• [Kutipan Terpilih]
━━━━━━

Perbedaan lainnya terlihat pada basis ujian yang digunakan. TKA dirancang berbasis mata pelajaran, dengan fokus pada lima mata pelajaran utama: Bahasa Indonesia, Bahasa Inggris, Matematika, serta dua mata pelajaran pilihan yang relevan dengan jalur akademik atau vokasi siswa. Soal-soal dalam TKA dirancang untuk mengukur pemahaman mendalam, kemampuan berpikir kritis, dan aplikasi konsep dalam situasi nyata. Di sisi lain, AN tidak berbasis mata pelajaran. Evaluasi dalam AN lebih berfokus pada tiga aspek utama: literasi, numerasi, dan karakter. Literasi mengukur kemampuan siswa dalam memahami dan menggunakan informasi dari teks, numerasi menilai kemampuan bernalar menggunakan angka, dan karakter mengevaluasi nilai-nilai seperti integritas, kerja sama, dan tanggung jawab. Dengan pendekatan ini, AN memberikan gambaran holistik tentang lingkungan belajar di sekolah.

Perbedaan signifikan lainnya terletak pada peserta yang diuji. Dalam TKA, semua siswa kelas akhir wajib mengikuti ujian tanpa terkecuali. Hal ini memastikan bahwa setiap siswa memiliki kesempatan yang sama untuk menunjukkan kemampuan akademik mereka. Sementara itu, AN hanya melibatkan sampel peserta dari setiap sekolah. Misalnya, untuk jenjang SMA, hanya sekitar 45 siswa yang dipilih secara acak untuk mengikuti AN, sedangkan untuk SMP jumlahnya sekitar 30 siswa. Pendekatan sampling ini dilakukan karena AN bukanlah alat evaluasi individu, melainkan instrumen untuk menilai kualitas pendidikan secara keseluruhan di tingkat sekolah atau regional.

Melihat perbedaan-perbedaan ini, jelas bahwa TKA dan AN memiliki peran yang saling melengkapi dalam ekosistem pendidikan. TKA berfungsi sebagai alat evaluasi individual yang relevan dengan kebutuhan siswa untuk melanjutkan pendidikan ke jenjang berikutnya, sementara AN menjadi alat pemetaan yang membantu pemerintah dan sekolah dalam merencanakan perbaikan mutu pendidikan. Bagi guru dan kepala sekolah, pemahaman yang mendalam tentang kedua sistem ini akan sangat membantu dalam mempersiapkan siswa menghadapi evaluasi, sekaligus memastikan bahwa proses belajar-mengajar di sekolah tetap berjalan optimal.

━━━━━━

• [Informasi yang Diberikan]
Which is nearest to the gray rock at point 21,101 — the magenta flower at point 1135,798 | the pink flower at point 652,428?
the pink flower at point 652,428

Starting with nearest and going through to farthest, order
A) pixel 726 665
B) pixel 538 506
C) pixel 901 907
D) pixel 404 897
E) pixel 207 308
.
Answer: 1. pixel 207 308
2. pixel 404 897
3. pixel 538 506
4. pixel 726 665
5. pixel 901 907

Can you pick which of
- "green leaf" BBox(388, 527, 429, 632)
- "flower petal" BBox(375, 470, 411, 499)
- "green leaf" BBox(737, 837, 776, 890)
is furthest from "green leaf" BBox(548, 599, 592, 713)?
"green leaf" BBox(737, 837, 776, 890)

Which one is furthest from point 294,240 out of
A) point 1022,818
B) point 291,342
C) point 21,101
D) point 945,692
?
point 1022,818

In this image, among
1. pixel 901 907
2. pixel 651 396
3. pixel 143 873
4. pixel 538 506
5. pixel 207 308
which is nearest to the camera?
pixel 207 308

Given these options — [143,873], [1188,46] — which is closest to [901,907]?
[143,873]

━━━━━━

• [Tugas yang Diberikan A]
Sebutkan tiga aspek utama yang menjadi fokus evaluasi AN menurut kutipan terpilih.
• [Tugas yang Diberikan B]
Menurut kutipan terpilih, berapa kira-kira jumlah siswa SMP yang dipilih untuk mengikuti AN?

• [Hasil Latihan A]
Literasi, numerasi, dan karakter.

• [Hasil Latihan B]
Sekitar 30 siswa.